Он не спрашивал Морица о его бар-мицве, не требовал выписки из реестра общины. Большинство людей потеряли документы в огне. Паспорта Морица было достаточно, потому что кто же будет добровольно носить красный еврейский штамп в такое время? Но Тейтельбаум хотел знать, будет ли он хорошим отцом ребенку, хотя этот ребенок не его. Морицу не пришлось врать, потому что он действительно хотел этого; он был с Жоэль от ее рождения и любил как собственную дочь. И она его любила, это Тейтельбаум чувствовал.
– Наш народ – единое большое тело, – сказал он. – В детях вся наша надежда.
Он не допытывался, откуда происходит семья Морица. Итальянский еврей из Туниса, фотограф, человек, этого ему было достаточно. Вместо этого он спросил:
– И куда вы теперь?
Этим Тейтельбаум отличался от большинства мужчин его возраста, взгляд его был устремлен в будущее.
– Мы пока не знаем.
– А вы уже говорили с друзьями из Моссад?
Альберту вопрос не понравился. Он расшатывал его картину мира. До войны большинство раввинов – как и раввин Piccola Сицилии Якоб – были противниками сионистов. Рабби Якоб не желал распада своей общины. Однако да, там, откуда прибыл рабби Тейтельбаум, больше не было никакой общины. Синагоги разорены, свитки сожжены, люди истреблены.
– Не знаю, увижу ли я когда-нибудь Иерусалим, – сказал Тейтельбаум. – Все в руке Божьей. Но вы-то молодые и сильные. Поезжайте туда, на кораблях Хаганы, и если у вас нет денег, вам не надо платить, есть щедрые спонсоры.
Эта возможность все время лежала перед ними, но они не видели ее. Меньше всего Мориц. Подобная мысль казалась ему абсурдной, дерзкой, невозможной. И главное, как отнесется к этому Альберт, не отзовет ли свое благословение. Из-за того, что не хочет отпускать туда дочь, или потому что сионистская идея, распространявшаяся словно пламя, отняла у него сына? А может, идея эта заставляла его усомниться в том, кто он сам? Ведь Альберт, всегда плывший против течения, извлек из Катастрофы иной вывод, чем большинство.

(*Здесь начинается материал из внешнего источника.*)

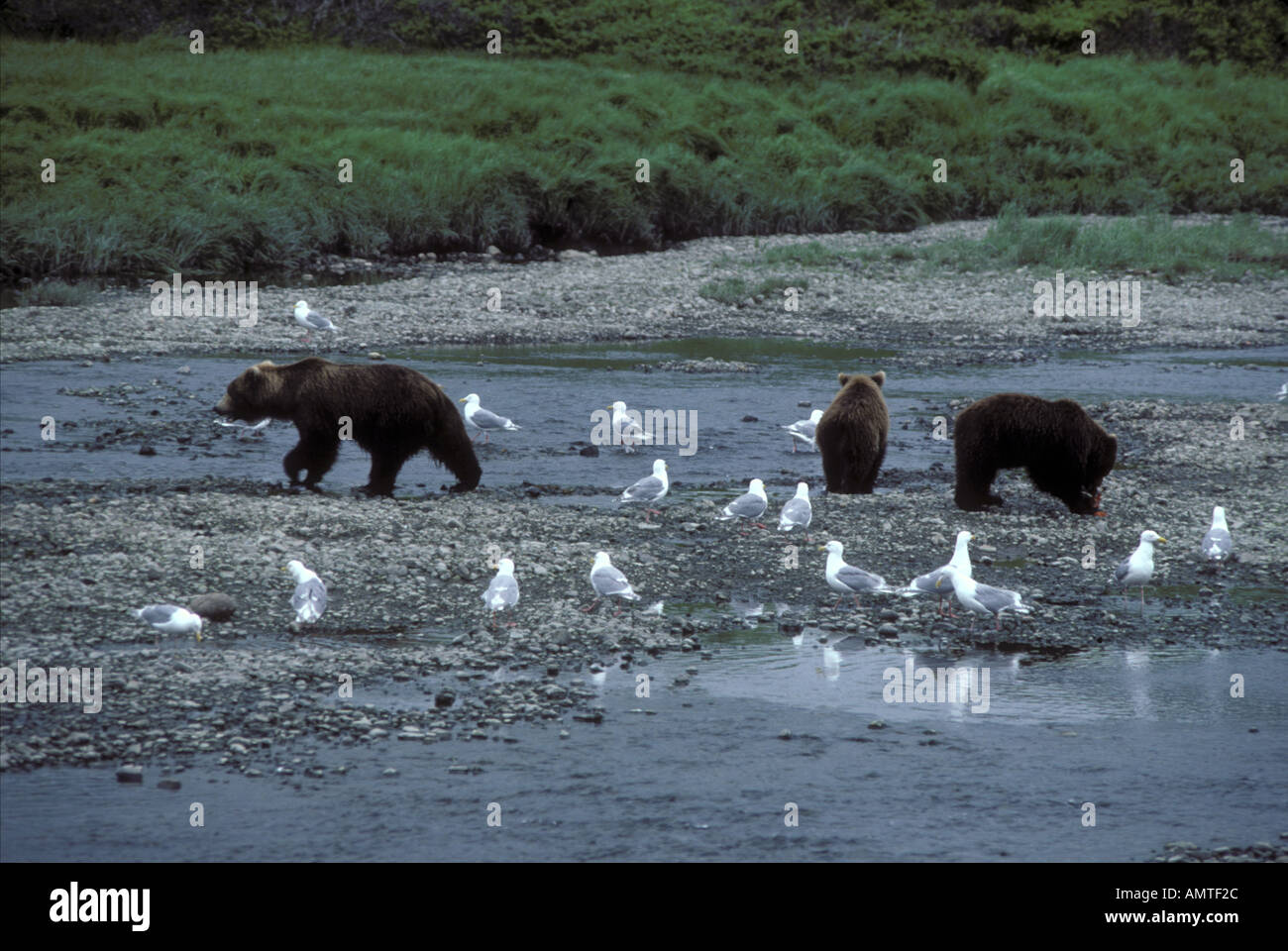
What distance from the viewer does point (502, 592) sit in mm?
8266

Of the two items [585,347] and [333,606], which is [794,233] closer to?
[585,347]

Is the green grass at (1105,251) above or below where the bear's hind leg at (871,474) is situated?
above

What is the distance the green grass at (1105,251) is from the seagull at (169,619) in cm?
2060

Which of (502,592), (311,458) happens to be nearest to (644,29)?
(311,458)

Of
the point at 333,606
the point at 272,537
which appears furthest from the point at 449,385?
the point at 333,606

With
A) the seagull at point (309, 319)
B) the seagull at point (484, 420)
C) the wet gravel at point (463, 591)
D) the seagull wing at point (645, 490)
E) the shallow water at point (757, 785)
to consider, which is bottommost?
the shallow water at point (757, 785)

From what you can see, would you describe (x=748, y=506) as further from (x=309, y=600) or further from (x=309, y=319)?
(x=309, y=319)

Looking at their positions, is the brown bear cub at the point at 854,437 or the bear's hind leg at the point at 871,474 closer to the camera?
the brown bear cub at the point at 854,437

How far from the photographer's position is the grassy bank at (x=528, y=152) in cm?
2564

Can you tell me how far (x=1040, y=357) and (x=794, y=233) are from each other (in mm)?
11638

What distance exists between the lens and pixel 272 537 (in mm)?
9367

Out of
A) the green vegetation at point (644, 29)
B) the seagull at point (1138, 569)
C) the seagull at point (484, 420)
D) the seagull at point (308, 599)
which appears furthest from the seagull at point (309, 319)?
the green vegetation at point (644, 29)

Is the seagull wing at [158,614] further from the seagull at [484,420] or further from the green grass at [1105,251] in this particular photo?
the green grass at [1105,251]

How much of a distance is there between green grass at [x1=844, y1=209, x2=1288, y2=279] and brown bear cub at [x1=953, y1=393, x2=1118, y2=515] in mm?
15269
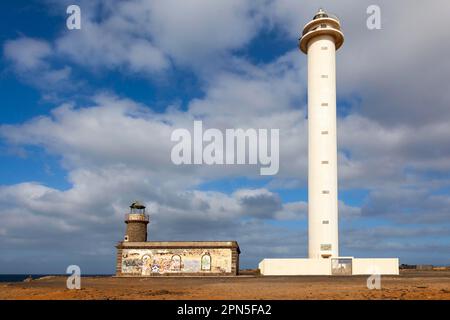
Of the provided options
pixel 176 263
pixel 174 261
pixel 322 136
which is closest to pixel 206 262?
pixel 176 263

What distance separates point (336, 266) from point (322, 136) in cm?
1279

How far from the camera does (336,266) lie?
134 ft

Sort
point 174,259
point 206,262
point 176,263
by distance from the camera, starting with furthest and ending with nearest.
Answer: point 174,259 < point 176,263 < point 206,262

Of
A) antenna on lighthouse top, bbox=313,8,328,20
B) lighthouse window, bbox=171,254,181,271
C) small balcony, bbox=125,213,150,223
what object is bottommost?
lighthouse window, bbox=171,254,181,271

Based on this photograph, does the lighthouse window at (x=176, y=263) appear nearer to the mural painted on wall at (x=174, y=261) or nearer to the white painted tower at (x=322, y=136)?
the mural painted on wall at (x=174, y=261)

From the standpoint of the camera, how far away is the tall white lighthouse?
1612 inches

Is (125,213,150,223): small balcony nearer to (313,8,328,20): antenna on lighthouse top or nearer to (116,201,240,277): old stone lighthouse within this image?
(116,201,240,277): old stone lighthouse

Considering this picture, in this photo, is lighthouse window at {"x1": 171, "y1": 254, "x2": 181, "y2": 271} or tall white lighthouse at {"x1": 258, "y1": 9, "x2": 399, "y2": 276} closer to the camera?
tall white lighthouse at {"x1": 258, "y1": 9, "x2": 399, "y2": 276}

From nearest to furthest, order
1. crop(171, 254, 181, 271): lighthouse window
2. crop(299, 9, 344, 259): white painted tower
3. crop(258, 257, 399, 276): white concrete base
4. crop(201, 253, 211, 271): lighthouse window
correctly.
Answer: crop(258, 257, 399, 276): white concrete base
crop(299, 9, 344, 259): white painted tower
crop(201, 253, 211, 271): lighthouse window
crop(171, 254, 181, 271): lighthouse window

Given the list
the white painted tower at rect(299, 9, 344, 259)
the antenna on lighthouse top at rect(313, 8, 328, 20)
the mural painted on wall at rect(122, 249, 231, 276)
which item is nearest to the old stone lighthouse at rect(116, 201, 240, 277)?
the mural painted on wall at rect(122, 249, 231, 276)

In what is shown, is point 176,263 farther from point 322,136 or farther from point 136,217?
point 322,136

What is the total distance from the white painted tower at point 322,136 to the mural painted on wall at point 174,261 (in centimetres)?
900
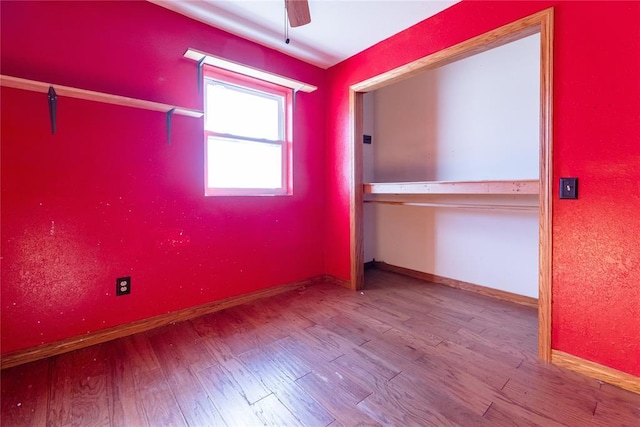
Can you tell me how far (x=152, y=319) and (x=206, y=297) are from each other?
40cm

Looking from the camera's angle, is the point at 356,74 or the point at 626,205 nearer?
the point at 626,205

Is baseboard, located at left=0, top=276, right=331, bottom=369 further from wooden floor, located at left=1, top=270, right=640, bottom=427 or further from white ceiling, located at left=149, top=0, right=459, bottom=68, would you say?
white ceiling, located at left=149, top=0, right=459, bottom=68

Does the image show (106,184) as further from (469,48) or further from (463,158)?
(463,158)

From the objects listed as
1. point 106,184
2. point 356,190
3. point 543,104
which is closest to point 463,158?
point 356,190

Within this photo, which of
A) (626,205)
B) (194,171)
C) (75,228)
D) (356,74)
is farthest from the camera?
(356,74)

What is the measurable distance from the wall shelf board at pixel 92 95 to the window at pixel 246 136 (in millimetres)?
324

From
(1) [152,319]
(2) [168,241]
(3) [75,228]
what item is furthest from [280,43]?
(1) [152,319]

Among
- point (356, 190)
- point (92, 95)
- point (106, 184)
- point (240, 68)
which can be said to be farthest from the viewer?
point (356, 190)

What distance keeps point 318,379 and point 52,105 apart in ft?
7.16

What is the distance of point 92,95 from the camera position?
1721 mm

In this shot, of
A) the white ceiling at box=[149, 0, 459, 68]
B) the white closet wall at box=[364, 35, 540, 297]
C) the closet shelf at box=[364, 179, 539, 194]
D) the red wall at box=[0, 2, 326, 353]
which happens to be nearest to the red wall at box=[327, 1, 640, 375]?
the closet shelf at box=[364, 179, 539, 194]

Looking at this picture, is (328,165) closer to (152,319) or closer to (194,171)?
(194,171)

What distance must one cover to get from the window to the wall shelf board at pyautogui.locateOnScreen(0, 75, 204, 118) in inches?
12.8

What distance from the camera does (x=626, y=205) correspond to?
1400mm
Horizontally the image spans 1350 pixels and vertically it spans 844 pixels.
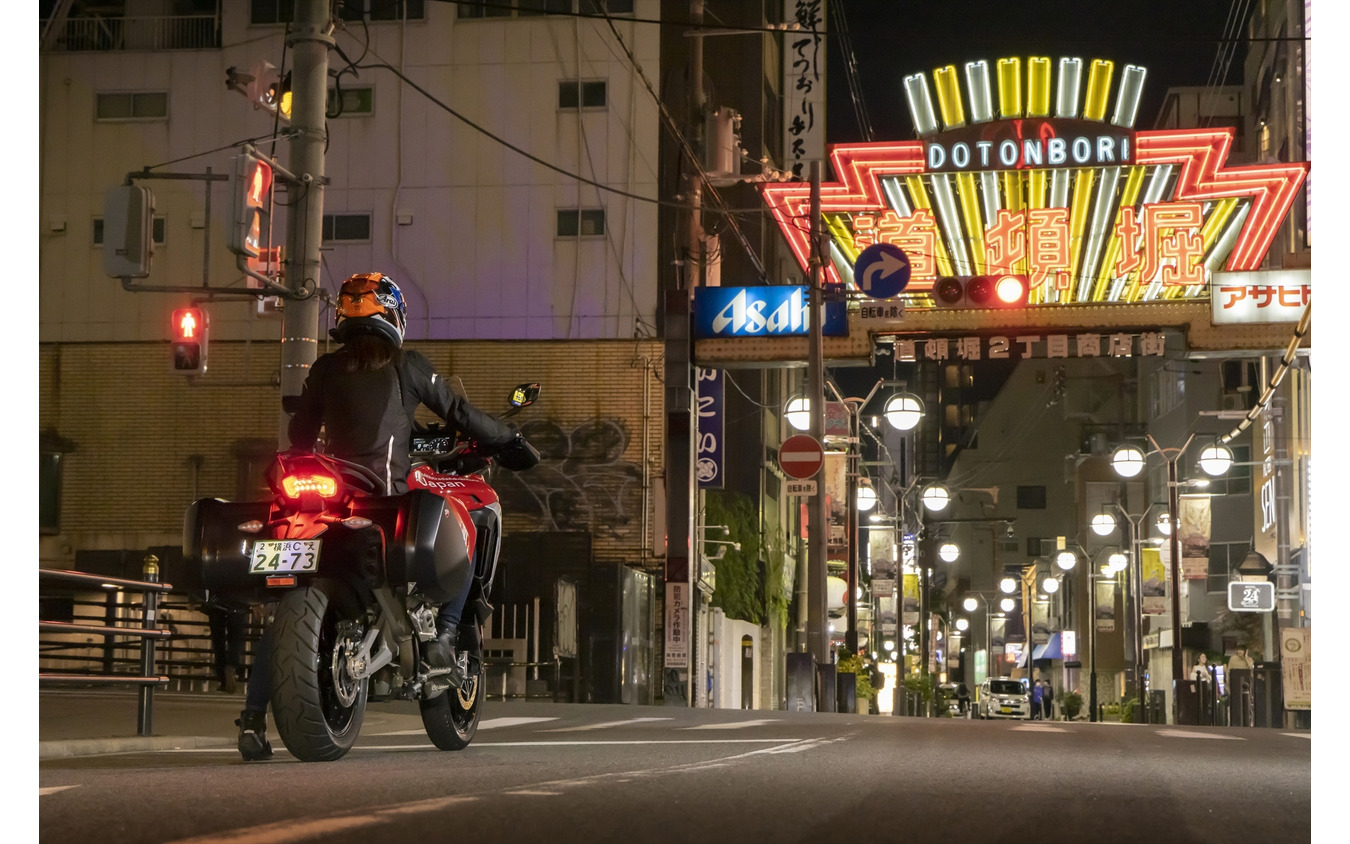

Он убедился, что национализм есть источник всех бед, а не их решение.
– Наша диаспора обогащает мир, – говорил он. – Мы, евреи, граждане мира, наш дух не признает границ, зачем нам добровольно обносить себя границами?
Но возможно, именно это и требовалось Ясмине – обнести себя границами, защититься от всех угроз мира. Ее слабость крылась в том, что между ней и миром не было никакой границы.
– Но там неспокойно, ненадежно, – возражал Альберт. – Это всего лишь мечта, этот Эрец Израэль.
– Нет, – отвечали ему бойцы из Пальмаха, раздававшие в лагере книги, билеты на корабль и оружие. Элитные войска Хаганы. Крепко сбитые, бело-синий флаг на стене над их столом. – Это не мечта. Вы уже есть. Эрец Израэль рождается здесь, в лагерях! Он родится из вас, из тех, кто лишился всего – денег, страны, любимых. Неважно, откуда вы, неважно, что у вас позади, мы вам рады!
Слыша такое, Мориц начинал понимать тайну их успеха. У них не было особого оружия, но они обладали иным – тем, что давало им силу. Историей. После того как нацисты попытались искоренить историю их народа, они сочиняли новую. Свою собственную. Историю возвращения. Историю народа, который после разрушения его храма в Иерусалиме странствовал по миру, но нигде так и не обрел своего дома. Доселе миролюбивый и тихий народ, которому теперь пришлось взяться за оружие.